Evet, bu tamamen dine saldırmak amaçlı. Çünkü tasavvuf tarikat dinin bir gerçeği, bunu kimse inkâr edemez. Sahabe bir araya gelirdi, hatta bir araya gelelim de imanımız artsın anlamında “Bir araya gelelim de iman edelim.” derlerdi. Dolayısıyla tasavvuf, tarikat, tevessül, murakabe konularında ileri geri konuşanları ben iki kısımda değerlendiriyorum. Bir kısmı bilmediğinden dolayı konuşuyor, kişi bilmediğinin düşmanıdır… Nitekim bu insanlarla anlaşmak kolay, anlattın mı kabul ediyor. Hacdaki görevlilere böyle anlattım “Eğer rabıta böyleyse buna kimse itiraz edemez.” dediler. Ben böyle yapıyorum, başkası başka türlü yapıyorsa yanlış yapıyorsa o beni ilgilendirmez.

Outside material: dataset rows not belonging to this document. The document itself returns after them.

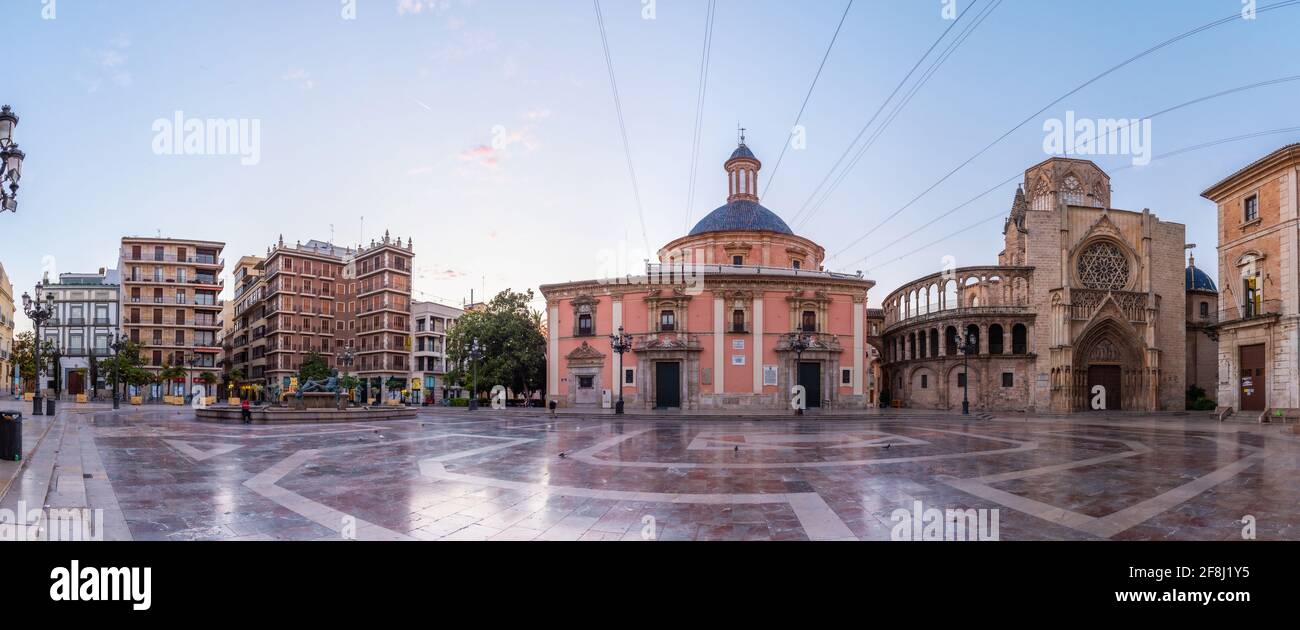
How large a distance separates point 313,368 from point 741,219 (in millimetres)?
43230

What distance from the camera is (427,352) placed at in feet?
205

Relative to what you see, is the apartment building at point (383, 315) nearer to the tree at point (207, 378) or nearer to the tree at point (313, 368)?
the tree at point (313, 368)

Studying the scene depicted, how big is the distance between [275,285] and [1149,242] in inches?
3051

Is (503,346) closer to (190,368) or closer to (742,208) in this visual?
(742,208)

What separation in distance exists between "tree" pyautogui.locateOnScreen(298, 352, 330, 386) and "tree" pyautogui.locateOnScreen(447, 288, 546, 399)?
20.9 metres

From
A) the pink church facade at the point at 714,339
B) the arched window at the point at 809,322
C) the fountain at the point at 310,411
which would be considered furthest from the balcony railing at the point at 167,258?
the arched window at the point at 809,322

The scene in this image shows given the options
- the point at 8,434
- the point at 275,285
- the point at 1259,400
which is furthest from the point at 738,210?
the point at 275,285

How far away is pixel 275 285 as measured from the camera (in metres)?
62.1

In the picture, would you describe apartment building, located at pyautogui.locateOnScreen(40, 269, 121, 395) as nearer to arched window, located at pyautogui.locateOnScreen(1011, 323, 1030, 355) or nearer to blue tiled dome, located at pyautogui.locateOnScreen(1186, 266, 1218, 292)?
arched window, located at pyautogui.locateOnScreen(1011, 323, 1030, 355)

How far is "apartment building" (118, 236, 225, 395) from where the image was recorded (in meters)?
59.8

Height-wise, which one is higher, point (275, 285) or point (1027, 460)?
point (275, 285)

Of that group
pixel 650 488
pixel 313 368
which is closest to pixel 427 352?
pixel 313 368
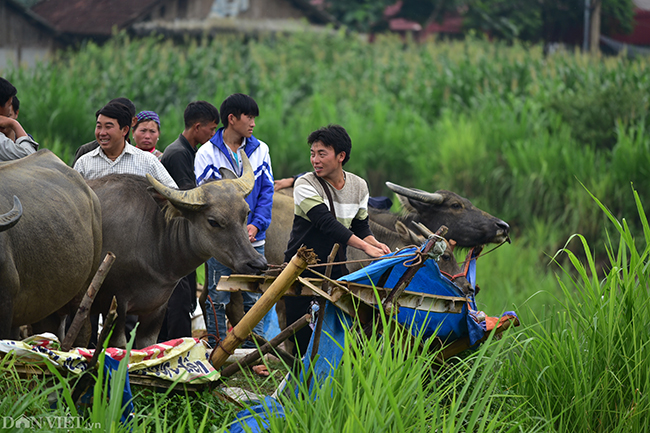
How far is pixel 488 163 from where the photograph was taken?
41.0ft

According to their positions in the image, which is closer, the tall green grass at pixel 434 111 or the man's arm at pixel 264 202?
the man's arm at pixel 264 202

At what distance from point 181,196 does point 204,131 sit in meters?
1.45

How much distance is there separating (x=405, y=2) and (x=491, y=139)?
1924cm

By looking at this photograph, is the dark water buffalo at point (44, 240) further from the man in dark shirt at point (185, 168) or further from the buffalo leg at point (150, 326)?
the man in dark shirt at point (185, 168)

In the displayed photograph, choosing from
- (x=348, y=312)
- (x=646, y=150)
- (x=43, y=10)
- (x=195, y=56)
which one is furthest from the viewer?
(x=43, y=10)

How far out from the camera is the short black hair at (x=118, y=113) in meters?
4.78

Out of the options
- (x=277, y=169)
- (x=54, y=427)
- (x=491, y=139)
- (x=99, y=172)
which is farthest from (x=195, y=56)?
(x=54, y=427)

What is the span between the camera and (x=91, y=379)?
3.27 metres

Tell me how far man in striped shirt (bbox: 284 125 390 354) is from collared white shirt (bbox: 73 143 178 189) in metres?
0.99

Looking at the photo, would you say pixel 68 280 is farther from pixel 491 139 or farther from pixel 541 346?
pixel 491 139

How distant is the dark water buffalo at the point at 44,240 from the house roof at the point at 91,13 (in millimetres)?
21083

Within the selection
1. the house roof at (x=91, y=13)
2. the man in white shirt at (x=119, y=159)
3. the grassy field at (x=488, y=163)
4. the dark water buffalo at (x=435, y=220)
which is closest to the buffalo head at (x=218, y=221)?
the man in white shirt at (x=119, y=159)

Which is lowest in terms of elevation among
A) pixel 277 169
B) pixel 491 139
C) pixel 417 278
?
pixel 277 169

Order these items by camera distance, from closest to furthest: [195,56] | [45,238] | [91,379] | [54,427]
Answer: [54,427]
[91,379]
[45,238]
[195,56]
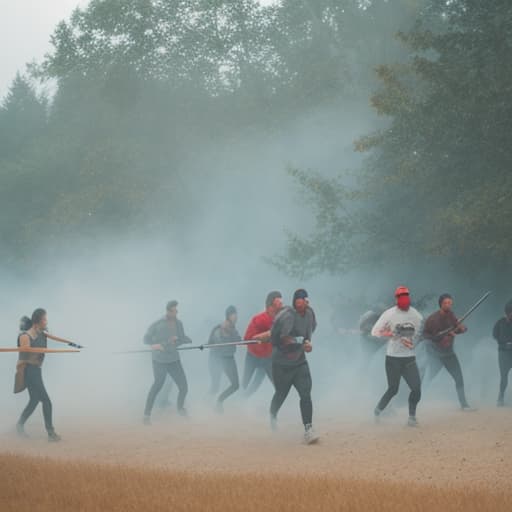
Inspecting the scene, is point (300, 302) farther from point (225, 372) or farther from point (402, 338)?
point (225, 372)

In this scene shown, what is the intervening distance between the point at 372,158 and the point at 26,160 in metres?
22.7

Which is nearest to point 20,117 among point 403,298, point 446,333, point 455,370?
point 455,370

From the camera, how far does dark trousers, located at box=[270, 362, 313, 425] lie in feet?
40.6

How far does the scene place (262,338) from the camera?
1387 centimetres

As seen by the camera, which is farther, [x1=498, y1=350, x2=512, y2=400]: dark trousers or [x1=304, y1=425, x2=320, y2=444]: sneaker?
[x1=498, y1=350, x2=512, y2=400]: dark trousers

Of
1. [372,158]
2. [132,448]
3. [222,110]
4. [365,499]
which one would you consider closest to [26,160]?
[222,110]

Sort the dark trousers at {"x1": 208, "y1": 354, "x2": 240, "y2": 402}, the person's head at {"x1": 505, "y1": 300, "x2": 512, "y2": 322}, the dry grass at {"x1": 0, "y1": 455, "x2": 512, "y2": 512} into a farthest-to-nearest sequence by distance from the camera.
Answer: the dark trousers at {"x1": 208, "y1": 354, "x2": 240, "y2": 402} → the person's head at {"x1": 505, "y1": 300, "x2": 512, "y2": 322} → the dry grass at {"x1": 0, "y1": 455, "x2": 512, "y2": 512}

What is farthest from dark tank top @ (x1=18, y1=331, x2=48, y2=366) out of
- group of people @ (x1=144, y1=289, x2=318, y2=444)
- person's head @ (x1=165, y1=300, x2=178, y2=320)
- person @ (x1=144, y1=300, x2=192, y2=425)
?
person's head @ (x1=165, y1=300, x2=178, y2=320)

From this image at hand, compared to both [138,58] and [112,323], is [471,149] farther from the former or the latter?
[138,58]

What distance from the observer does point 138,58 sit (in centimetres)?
3756

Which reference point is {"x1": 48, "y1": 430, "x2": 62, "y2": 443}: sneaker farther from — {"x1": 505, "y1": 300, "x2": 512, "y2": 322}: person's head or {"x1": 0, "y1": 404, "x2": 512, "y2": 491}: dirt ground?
{"x1": 505, "y1": 300, "x2": 512, "y2": 322}: person's head

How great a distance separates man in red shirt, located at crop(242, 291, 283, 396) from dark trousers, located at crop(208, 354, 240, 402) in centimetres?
23

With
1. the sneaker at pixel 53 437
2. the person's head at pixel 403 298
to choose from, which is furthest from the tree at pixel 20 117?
the person's head at pixel 403 298

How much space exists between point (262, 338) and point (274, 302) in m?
0.59
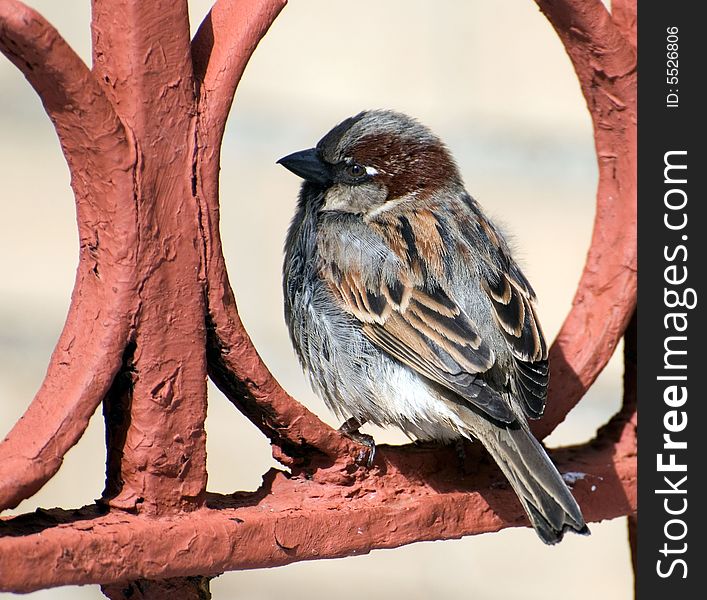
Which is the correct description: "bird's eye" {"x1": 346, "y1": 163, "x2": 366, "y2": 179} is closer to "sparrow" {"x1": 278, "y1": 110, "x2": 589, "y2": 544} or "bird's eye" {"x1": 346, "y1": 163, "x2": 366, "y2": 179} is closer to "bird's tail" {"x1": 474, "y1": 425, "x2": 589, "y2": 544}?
"sparrow" {"x1": 278, "y1": 110, "x2": 589, "y2": 544}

İkinci kısım ise art niyetli olanlar. Onlar görevli zaten, kendilerine görev veriliyor, “Televizyona çık şunları konuş şu kadar para al.” Bu bir vakıa. Televole ilahiyatçıların bir kısmı böyledir.

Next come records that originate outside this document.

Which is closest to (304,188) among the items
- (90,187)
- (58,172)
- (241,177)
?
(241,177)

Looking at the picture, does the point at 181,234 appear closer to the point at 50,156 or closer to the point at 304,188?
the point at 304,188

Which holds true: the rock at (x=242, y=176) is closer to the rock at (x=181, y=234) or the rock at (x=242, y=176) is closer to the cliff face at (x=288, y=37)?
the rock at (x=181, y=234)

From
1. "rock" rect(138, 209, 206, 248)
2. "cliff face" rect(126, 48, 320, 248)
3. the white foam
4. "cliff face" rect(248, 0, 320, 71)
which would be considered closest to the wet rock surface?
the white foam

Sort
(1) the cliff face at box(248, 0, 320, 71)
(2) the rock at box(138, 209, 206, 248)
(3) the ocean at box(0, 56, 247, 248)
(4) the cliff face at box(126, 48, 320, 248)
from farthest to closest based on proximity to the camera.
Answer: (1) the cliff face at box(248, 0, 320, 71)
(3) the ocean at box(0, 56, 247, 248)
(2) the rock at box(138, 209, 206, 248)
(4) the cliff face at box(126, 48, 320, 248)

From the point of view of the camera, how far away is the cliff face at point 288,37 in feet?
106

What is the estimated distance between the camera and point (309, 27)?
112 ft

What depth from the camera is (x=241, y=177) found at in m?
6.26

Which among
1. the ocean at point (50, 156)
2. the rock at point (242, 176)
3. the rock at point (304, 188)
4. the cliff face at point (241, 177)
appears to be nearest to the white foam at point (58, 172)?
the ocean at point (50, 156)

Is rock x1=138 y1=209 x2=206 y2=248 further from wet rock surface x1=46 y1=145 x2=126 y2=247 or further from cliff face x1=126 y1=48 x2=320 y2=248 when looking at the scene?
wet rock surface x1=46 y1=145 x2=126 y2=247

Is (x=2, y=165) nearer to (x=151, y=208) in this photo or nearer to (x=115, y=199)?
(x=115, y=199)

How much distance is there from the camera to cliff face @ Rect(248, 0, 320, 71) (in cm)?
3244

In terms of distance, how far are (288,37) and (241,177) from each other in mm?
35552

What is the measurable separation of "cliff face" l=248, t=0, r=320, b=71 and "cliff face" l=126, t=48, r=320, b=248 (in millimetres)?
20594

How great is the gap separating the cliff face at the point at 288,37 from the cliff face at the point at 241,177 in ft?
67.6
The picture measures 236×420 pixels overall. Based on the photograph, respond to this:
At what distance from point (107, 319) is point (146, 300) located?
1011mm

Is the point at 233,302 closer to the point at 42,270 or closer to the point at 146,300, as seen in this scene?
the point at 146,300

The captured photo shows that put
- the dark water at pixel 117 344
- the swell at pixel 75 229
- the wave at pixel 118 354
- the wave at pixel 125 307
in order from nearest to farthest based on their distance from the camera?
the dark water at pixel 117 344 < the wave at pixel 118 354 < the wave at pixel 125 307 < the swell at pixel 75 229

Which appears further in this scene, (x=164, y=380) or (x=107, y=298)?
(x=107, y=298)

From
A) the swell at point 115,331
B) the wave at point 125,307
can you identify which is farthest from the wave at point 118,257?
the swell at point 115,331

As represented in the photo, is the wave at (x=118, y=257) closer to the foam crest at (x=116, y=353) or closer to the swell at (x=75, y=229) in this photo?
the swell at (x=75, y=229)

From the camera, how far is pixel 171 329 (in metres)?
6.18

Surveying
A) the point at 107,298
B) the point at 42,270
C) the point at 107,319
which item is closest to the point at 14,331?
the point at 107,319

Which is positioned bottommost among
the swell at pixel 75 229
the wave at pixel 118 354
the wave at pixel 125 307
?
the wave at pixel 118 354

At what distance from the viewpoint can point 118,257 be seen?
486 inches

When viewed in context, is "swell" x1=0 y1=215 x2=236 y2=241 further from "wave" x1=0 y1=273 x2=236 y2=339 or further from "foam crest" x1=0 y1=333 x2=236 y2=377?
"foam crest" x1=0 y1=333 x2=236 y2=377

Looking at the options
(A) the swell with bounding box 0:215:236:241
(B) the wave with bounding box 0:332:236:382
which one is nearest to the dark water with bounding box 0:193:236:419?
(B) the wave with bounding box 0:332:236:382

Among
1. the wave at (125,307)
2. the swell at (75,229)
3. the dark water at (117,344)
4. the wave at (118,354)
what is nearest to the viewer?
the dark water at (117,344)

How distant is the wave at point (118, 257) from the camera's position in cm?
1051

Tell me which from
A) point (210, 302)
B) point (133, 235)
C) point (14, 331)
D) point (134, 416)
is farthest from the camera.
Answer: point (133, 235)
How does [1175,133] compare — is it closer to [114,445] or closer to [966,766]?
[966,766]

Bireysel kaygıyı aşıp neredeyse bin küsur yıldır bu metotla insan yetiştiren ve Müslümanlara faydalı olan bir geleneğe yönelik tekfir müessesesinin çalıştırılması da var. Tekfir müessesesinin böyle olur olmaz çalıştırılması doğru mu?

Bu çok kötü bir şey. Çünkü “Bir mümine kâfir diyen kâfir olur.” Ehl-i Sünnet âlimleri o kadar hassas davranmışlardır ki yanında kelime-i küfrü söyleyene “Sen kâfir oldun.” demezler. Ne derler? “Dikkat et bu sözü söyleyen kâfir olur.” derler. Orada bile bir ikaz bir uyarı… Çünkü insan kızabilir ve “Olduysam oldum.” diyebilir.